I am not sure that it is exactly what you need, but the following is true:

For an alhabet with $q\geq 4$ letters and a sequence of forbidden words with lengths $n_1<n_2<\dots$ there exists an infinite word without forbidden subwords (where subword of a word W is a segment of consecutive letters in W, like "hab" is a subword of "alphabet".)

Proof. Choose $c$ like $c=2$ and prove that for the number $f(n)$ of permitted words of length $n$ (i.e. words without forbidden subwords) we have $f(n)\geq cf(n-1)$.

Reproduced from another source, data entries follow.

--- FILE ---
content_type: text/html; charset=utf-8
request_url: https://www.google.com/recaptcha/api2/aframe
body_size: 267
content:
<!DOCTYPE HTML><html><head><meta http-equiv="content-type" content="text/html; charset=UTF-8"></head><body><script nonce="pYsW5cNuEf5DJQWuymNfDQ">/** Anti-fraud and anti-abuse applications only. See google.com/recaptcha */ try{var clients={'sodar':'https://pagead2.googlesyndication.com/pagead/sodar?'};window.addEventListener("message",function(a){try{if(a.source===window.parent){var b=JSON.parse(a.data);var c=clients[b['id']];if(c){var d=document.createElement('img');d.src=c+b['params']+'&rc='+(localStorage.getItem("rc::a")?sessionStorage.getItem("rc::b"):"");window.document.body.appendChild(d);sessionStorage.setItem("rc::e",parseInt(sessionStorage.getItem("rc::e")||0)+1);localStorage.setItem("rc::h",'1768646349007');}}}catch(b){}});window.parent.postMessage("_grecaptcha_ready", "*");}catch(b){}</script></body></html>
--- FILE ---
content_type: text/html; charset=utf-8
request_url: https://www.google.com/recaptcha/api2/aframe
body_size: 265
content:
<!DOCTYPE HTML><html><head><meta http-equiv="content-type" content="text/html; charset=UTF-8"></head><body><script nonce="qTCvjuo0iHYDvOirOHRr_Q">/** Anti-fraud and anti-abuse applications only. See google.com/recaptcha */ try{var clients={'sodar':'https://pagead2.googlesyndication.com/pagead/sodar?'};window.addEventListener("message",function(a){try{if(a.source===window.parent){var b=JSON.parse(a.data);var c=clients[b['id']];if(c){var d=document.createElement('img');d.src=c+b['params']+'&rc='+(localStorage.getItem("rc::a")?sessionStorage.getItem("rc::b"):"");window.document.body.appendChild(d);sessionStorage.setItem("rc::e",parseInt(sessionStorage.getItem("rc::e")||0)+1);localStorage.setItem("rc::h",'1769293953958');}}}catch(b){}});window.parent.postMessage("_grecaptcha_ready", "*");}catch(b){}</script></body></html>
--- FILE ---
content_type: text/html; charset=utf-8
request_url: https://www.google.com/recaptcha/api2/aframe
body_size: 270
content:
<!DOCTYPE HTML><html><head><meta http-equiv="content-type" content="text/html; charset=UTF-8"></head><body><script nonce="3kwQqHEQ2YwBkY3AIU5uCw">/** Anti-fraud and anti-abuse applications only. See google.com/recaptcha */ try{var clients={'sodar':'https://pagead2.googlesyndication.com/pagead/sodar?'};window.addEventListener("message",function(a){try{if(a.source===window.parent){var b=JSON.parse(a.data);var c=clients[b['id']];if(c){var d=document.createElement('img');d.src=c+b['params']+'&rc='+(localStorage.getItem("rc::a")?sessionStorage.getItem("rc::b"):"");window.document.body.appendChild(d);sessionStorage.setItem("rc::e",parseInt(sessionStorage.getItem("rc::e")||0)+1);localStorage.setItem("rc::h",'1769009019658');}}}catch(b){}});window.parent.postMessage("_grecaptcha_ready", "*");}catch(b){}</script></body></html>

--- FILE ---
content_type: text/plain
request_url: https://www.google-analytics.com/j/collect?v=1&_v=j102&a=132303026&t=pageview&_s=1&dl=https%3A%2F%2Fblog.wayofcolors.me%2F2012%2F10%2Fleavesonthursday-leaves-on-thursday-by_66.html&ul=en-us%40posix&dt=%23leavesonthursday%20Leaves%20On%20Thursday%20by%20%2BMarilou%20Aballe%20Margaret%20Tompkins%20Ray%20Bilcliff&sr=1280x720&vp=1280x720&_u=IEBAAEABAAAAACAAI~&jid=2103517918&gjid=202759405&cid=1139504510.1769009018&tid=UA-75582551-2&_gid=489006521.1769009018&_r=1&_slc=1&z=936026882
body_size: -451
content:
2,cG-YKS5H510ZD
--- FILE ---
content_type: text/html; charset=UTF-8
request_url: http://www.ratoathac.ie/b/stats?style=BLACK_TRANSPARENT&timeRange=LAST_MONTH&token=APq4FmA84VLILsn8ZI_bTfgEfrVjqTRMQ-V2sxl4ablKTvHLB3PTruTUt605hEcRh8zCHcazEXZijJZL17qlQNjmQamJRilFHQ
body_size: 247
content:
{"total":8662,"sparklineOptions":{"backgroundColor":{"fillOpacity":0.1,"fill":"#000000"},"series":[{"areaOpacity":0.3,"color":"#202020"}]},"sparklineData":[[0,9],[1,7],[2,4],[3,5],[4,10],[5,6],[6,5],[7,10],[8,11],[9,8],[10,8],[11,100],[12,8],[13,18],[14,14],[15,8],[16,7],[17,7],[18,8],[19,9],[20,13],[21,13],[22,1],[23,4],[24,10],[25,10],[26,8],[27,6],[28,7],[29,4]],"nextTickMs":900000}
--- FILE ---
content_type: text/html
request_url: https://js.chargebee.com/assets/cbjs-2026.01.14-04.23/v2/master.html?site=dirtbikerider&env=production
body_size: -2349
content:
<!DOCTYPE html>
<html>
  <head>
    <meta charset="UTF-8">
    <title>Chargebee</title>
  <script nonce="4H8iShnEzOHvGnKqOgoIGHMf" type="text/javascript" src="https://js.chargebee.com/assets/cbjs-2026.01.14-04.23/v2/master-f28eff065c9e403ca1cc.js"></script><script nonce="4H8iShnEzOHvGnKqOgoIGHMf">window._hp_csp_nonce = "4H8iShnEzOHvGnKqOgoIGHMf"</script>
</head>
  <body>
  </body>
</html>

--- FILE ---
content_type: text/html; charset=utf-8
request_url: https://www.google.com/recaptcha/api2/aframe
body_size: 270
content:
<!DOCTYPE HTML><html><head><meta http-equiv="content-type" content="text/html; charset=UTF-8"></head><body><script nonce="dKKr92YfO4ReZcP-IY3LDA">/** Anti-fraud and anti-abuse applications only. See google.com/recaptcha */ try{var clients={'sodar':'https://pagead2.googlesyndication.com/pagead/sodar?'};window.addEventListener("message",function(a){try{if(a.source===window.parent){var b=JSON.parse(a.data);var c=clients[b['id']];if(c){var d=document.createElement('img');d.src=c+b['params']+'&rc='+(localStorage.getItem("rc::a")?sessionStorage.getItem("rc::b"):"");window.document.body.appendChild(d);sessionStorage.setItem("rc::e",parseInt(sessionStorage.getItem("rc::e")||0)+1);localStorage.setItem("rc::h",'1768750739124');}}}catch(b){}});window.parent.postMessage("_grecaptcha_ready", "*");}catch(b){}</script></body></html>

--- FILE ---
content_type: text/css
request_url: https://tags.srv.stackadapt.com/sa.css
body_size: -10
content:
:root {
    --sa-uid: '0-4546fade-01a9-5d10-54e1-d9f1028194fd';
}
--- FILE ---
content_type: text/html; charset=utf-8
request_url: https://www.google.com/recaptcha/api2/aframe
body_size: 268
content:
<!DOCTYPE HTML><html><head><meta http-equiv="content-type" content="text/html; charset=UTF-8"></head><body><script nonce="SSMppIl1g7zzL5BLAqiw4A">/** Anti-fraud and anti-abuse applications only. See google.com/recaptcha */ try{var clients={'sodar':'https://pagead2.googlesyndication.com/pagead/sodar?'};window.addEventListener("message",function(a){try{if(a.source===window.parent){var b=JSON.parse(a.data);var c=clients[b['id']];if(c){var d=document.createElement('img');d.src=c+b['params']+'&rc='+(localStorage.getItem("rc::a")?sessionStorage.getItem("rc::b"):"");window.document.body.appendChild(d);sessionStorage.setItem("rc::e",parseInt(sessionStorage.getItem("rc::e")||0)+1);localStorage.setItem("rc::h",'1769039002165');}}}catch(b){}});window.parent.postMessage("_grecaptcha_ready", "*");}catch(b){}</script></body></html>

Induction in $n$. Base $n=1$ holds ($f(0)=1$, $f(1)\geq q-1$).

We have $f(n)\geq qf(n-1)-\sum_i f(n-n_i)$ (take any permitted word with $n-1$ letter and add arbitrary letter. If new word is not permitted, then it ends by some forbidden subword.) By induction purpose we have $f(n-i)\leq c^{1-n}f(n-1)$, thus $f(n)\geq (q-\sum c^{1-n_i})f(n-1)\geq cf(n-1)$ as desired.

Now we have arbitrarily long permitted words. It follows that there exists an infinite permitted word (proof: choose letters $x_1,x_2,\dots,x_n$ so that word $x_1\dots x_n$ has arbitrarily long permitted continuations. We may always proceed.)

Above argument works for $q=2$ and $q=3$ under stronger assumptions on $(n_i)$.